In Jackson, protesters spoke outside the governor’s mansion, one of hundreds of rallies nationwide organized after the death of Floyd in Minneapolis and of others who died at the hands of police.
“When Mississippi changes, America changes. When America changes, the world changes. And we’re about to get moving on change,” organizer Calvert White told the crowd, according to the Clarion Ledger.
Among those in the crowd were Jackson Mayor Chokwe Lumumba and Democratic U.S. Senate candidate Mike Espy.
The march traveled past Jackson’s city hall and the state capitol. Marchers stood in silence for 8 minutes and 46 seconds, the time that an officer knelt on Floyd’s neck.
One demand that got loudest cheers was demand to remove all confederate symbols including the battle emblem from state flag, which was flying at the governor’s mansion and state capitol on Saturday.
Marchers also demanded prosecutors reopen the case of Ricky Ball, a black man shot by police in Columbus in 2015. Republican Attorney General Lynn Fitch dismissed the charges last week. They’re also seeking the resignation of Petal Mayor Hal Marx, who dismissed Floyd’s death on social media by writing in part “if you can talk, you can breathe.” Marx has apologized, but has dismissed calls to step down, including those made by aldermen. Another in a series of protests was held Saturday in Petal.
In Starkville, a line of hundreds marched down Main Street. Organizer Jala Douglas told the Starkville Daily News she was overwhelmed by the turnout.
“Way more people than I expected, this is beautiful,” she said.
In Gulfport, people participated in a unity rally that included ministers, city officials and Gulfport Police Chief Leonard Papania.
Marcus and Denise Whitfield said they brought their young son, Caiden, to support unity and change, but also to support police officers who respect those in the community.
“We want to show unity among one another to not only support the fight for justice for black lives but for all lives that matter,” Marcus Whitfield told the Sun Herald. “Yes, we are out here fighting for our black lives but also for every life as well.”
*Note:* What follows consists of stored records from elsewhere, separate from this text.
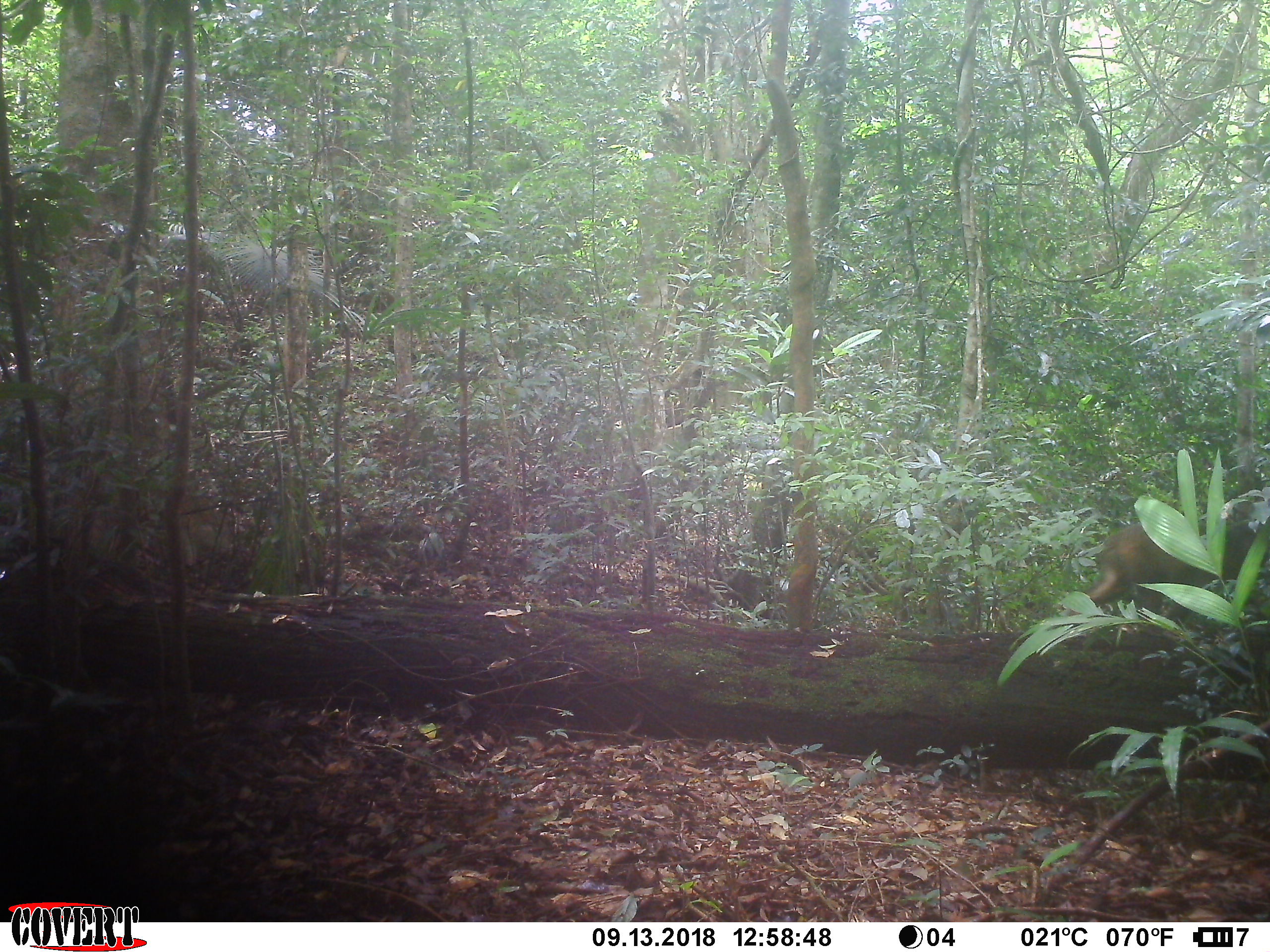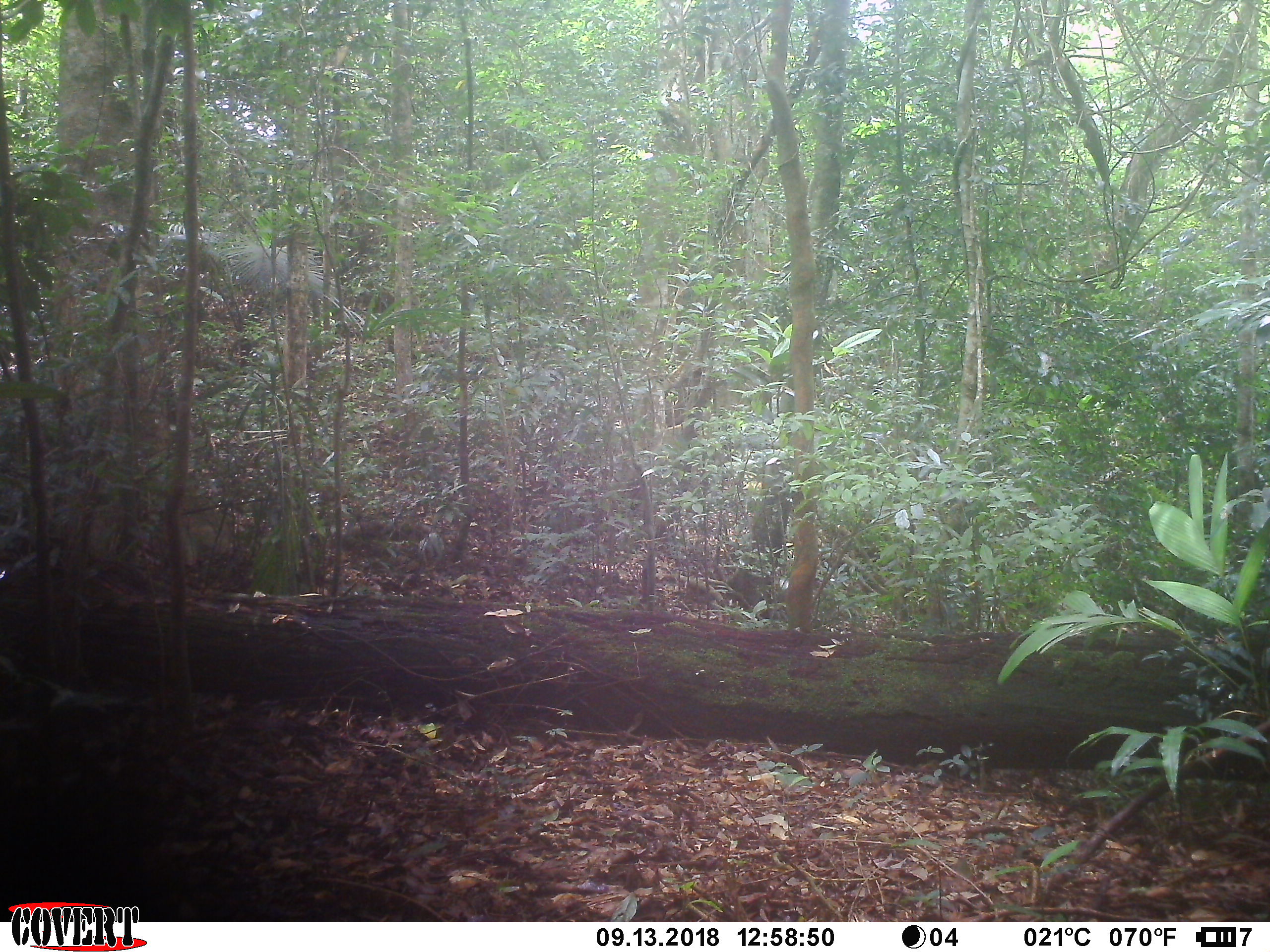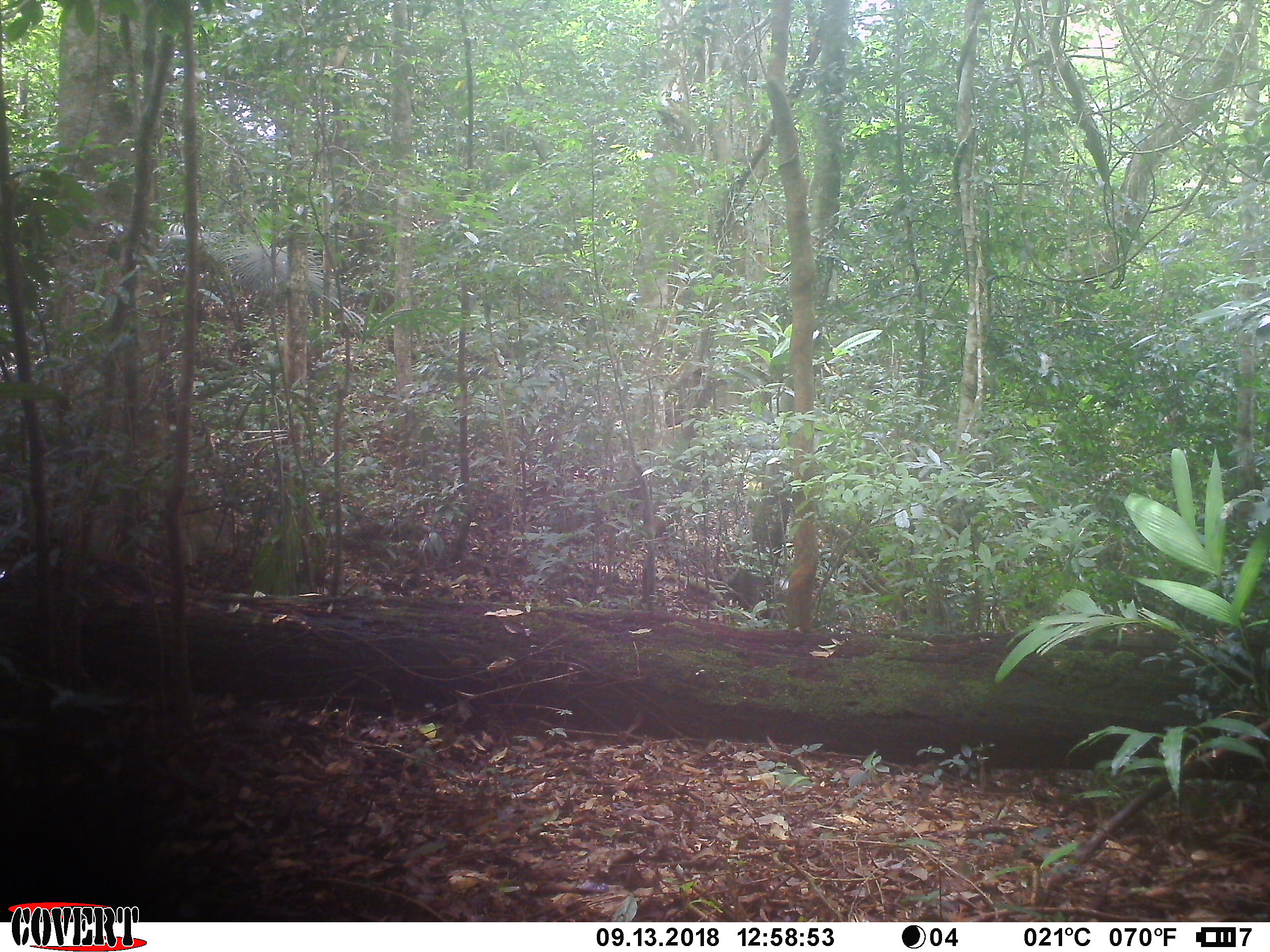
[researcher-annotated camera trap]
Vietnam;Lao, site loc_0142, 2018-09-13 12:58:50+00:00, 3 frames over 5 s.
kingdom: Animalia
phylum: Chordata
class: Mammalia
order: Primates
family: Cercopithecidae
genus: Macaca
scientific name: Macaca arctoides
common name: stump-tailed macaque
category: stump tailed macaque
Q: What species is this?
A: Stump tailed macaque (stump-tailed macaque) (Macaca arctoides).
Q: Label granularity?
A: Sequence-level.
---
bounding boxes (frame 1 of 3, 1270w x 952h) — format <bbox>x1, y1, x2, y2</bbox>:
stump tailed macaque: <bbox>1054, 516, 1270, 634</bbox>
“We are paying attention to black boys right now because that is the house that’s burning,” he said. “I think if black people knew that a fair justice would be served, then you wouldn’t be seeing the riots and protests that have come to a boiling point in some communities.”
The Ole Miss athletics department told The Oxford Eagle that it held its private event because of fears of spreading the COVID-19 respiratory disease.
“Today, we gather here, to put a point on the scoreboard for justice,” said women’s basketball coach Yolett McPhee-McCuin. “Today, we gather here in honor of freedom seekers past, in solidarity with those justice seekers present. Today, we gather here to say unapologetically, black lives matter.”